Link to the video is here: Hydralazine For Cancer
Hydralazine for Cancer: What’s Real, What’s New, and What’s Being Oversold
A 70-year-old blood pressure drug called hydralazine is suddenly all over cancer news, being promoted as a breakthrough for glioblastoma (GBM). Many cancer patients searching for alternative cancer treatments are seeing claims that this repurposed drug stops tumor growth. To understand whether hydralazine belongs in real cancer treatment for GBM or other tumors, we have to look carefully at the science explained in the newest oncology data.
What Hydralazine Really Is
Hydralazine is not a new drug. It has been used since 1953 to treat high blood pressure by relaxing blood vessels. Long before modern drug design, hydralazine was discovered by trial and error, not precision engineering. That history matters because hydralazine’s effects on cancer epigenetics and oxygen sensing were only discovered decades later.

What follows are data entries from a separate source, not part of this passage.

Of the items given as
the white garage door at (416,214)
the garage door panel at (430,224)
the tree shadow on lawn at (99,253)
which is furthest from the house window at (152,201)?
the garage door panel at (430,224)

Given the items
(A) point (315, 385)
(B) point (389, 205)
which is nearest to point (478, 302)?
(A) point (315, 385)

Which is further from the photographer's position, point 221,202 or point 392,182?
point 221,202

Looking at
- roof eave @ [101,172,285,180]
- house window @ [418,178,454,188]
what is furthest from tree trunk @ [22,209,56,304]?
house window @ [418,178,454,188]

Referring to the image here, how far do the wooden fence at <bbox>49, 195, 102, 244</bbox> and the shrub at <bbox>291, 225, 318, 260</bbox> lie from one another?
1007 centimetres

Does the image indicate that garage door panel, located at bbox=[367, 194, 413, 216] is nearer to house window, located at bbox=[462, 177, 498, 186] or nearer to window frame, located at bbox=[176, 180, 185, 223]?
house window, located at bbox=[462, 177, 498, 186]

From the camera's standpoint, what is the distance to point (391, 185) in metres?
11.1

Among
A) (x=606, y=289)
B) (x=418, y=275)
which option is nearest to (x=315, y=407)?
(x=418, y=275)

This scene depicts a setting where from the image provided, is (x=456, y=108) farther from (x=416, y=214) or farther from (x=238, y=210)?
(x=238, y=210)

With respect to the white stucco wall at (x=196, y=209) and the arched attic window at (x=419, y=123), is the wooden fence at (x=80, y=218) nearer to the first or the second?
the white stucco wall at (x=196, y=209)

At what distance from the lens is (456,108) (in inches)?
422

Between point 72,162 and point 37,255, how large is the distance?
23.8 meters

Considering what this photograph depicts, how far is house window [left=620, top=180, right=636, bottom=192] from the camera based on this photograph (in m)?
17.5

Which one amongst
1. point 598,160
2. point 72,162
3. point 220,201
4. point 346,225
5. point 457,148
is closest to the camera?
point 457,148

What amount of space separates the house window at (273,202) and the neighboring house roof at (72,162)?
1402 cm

How Hydralazine Helps Chemotherapy
In 1989, researchers found that hydralazine increases blood flow to tumors. That means chemotherapy drugs can reach cancer cells more effectively. This is similar to how some modern cancer therapy drugs normalize blood supply. For cancers like breast cancer, prostate cancer, lung cancer, colon cancer, and colorectal cancer, improved drug delivery can significantly improve response.
Epigenetics and DNA Methylation
Later studies revealed that hydralazine alters DNA methylation, one of the key mechanisms of cancer epigenetics. Cancer cells often silence tumor-suppressor genes and immune-recognition markers through DNA methylation epigenetics. Hydralazine can reverse some of that silencing, making cancer cells visible again to immune cells and cancer immunotherapy.
In cancer cell lines, hydralazine restored tumor suppressor activity and slowed tumor growth. But cell culture studies are only the lowest level of biomedical evidence.
What Clinical Trials Actually Show
Ten clinical trials have tested hydralazine in cancer therapy. Most combined it with valproate, another epigenetic drug. One early breast cancer treatment study showed an 81% response rate, including 31% complete responses just from those two drugs. Other trials showed hydralazine could re-sensitize tumors to chemotherapy after resistance developed.
However, because hydralazine was almost always combined with valproate, researchers cannot separate which drug caused which effect.
What’s New for GBM
The October 2025 brain cancer paper revealed that hydralazine blocks an oxygen-sensing enzyme called ADO. This forces tumors into a low-oxygen hibernation state. In mouse models of glioblastoma, tumors stopped growing completely.
This looks powerful — but growth arrest is not cancer elimination. Tumors remain alive and must be suppressed continuously.
The Two Big Limitations
First, hydralazine does not cure GBM — it holds tumors in dormancy. This makes hydralazine a possible adjunct to cancer treatment, not a standalone alternative treatment for cancer.
Second, hydralazine does not cross the blood-brain barrier. In the study, the drug was injected directly into the brain. Pills can not reach brain tumors, so use of hydralazine for GBM would require placing a pump or catheter into the brain.
The Real Opportunity
Hydralazine is safe, inexpensive, and already FDA-approved. Combined with beta blockers as it is usually prescribed, it also reduces stress hormones that worsen cancer. Used intelligently, hydralazine could support chemotherapy, cancer immunotherapy, and have direct anti-cancer effects.
But for GBM, expectations must be realistic. Drug repurposing is powerful — hype is not.
Disclaimer: This content is for educational purposes only and is not medical advice. It does not replace guidance from your healthcare provider. Cancer and treatment decisions are highly individual—always consult your physician or qualified healthcare professional regarding your specific situation.